San Diego Drought
Illustration by Adriana Heldiz

The 2021 California drought is as bad if not worse as the one in 2014, which endured for five long, dry years. As of Friday, 33 percent is in a state of “exceptional drought,” the most severe drought category given by the federal U.S. Drought Monitor.

Farmers in the Central Valley are ripping up almond trees, according to Bloomberg. Those living along the headwaters of the Russian River in Mendicino County have been told to use no more than 55 gallons per day – enough to fill a bathtub and flush a toilet six times, according to CalMatters. Santa Clara Water District voted this month to place 15 percent water reduction targets on residents countywide, according to San Jose Inside.

Yet San Diego officials aren’t just calm in the face of these troubling conditions, they’re downright celebratory.

The Water Authority initially scheduled a press conference and photo op to tout its “drought-safe” status and “how far the region has come since prior droughts,” but postponed the event when Mayor Todd Gloria couldn’t make it.

All the hoopla is because, well, officials here spent a lot of money on deals to secure more supplies and build water infrastructure. That’s why San Diegans pay some of the highest water rates in the state and country.

During the last drought, then-Gov. Jerry Brown ordered all Californians to use 25 percent less water regardless of how much of the life-sustaining liquid their local water agencies had stored-up. San Diego hopes the governor won’t issue blanket mandatory water conservation orders again this year.

“We are pushing pretty hard for it to not be one-size-fits-all because San Diego … put a huge amount of money into storage to get us through droughts without so much risk in running out of water,” said Shauna Lorance, director of city of San Diego’s Public Utilities Department.

Those mandatory restrictions of the last drought seem to have permanently changed San Diegans’ behaviors. In 2007, one San Diegan consumed 170 gallons of water per day (that includes both indoor and outdoor use), Lorance said. So far this year, San Diegans use about 102 gallons a day.

Plus, at least in the city of San Diego, residents are beholden to year-round permanent and mandatory water restrictions. That means it’s illegal to wash off the sidewalk or your driveway with a regular hose or overfill your swimming pool and restaurants aren’t supposed automatically give your table water to drink unless it’s requested. (Of course, the city isn’t actively enforcing this, meaning drought cops don’t look for driveway washers to ticket. Code enforcement is based on complaints.)

While other California cities are building emergency drought infrastructure, San Diego’s governing water agency – the San Diego County Water Authority – declared triumphantly over many social media posts that the region is “drought-safe” this summer. Gov. Gavin Newsom, meanwhile, triggered drought emergency proclamations in 70 percent of the state – mostly the northern half through the Central Valley, according to this map from ABC10.

Until the 1990s, San Diego bought about 95 percent of its water from the Los Angeles-based Metropolitan Water District, which controls a huge aqueduct channeling Colorado River water to Southern California – still the primary drinking water source for the region.

A severe drought in the 1980s led Metropolitan to cut back a huge amount of water it delivered to San Diego, the source of a fight that continues to poison the relationship between the two agencies today.

EXERCISE INSTRUCTIONS:
(A) Condense the paragraph of the drought article that begins "Farmers in the Central Valley" into a short bulleted list that keeps its main facts.
(B) Put this sentence from the drought article into Spanish: "Those mandatory restrictions of the last drought seem to have permanently changed San Diegans’ behaviors."
(C) Reproduce a section of the drought article word for word, beginning at the words "During the last" and stopping after "gallons a day.".

INFORMATION SHOWN:
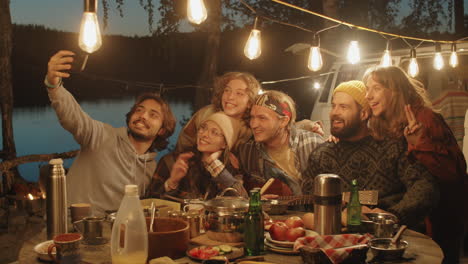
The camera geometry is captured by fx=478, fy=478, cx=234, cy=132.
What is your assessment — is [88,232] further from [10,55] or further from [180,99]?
[10,55]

SOLUTIONS TO THE TASKS:
(A)
- Central Valley farmers are ripping up almond trees (Bloomberg).
- People near the headwaters of the Russian River in Mendicino County have been told to use no more than 55 gallons a day. That is enough to fill a bathtub and flush a toilet six times (CalMatters).
- This month the Santa Clara Water District voted for 15 percent countywide water reduction targets for residents (San Jose Inside).

(B) Esas restricciones obligatorias de la última sequía parecen haber cambiado de forma permanente los comportamientos de los habitantes de San Diego.

(C)
During the last drought, then-Gov. Jerry Brown ordered all Californians to use 25 percent less water regardless of how much of the life-sustaining liquid their local water agencies had stored-up. San Diego hopes the governor won’t issue blanket mandatory water conservation orders again this year.

“We are pushing pretty hard for it to not be one-size-fits-all because San Diego … put a huge amount of money into storage to get us through droughts without so much risk in running out of water,” said Shauna Lorance, director of city of San Diego’s Public Utilities Department.

Those mandatory restrictions of the last drought seem to have permanently changed San Diegans’ behaviors. In 2007, one San Diegan consumed 170 gallons of water per day (that includes both indoor and outdoor use), Lorance said. So far this year, San Diegans use about 102 gallons a day.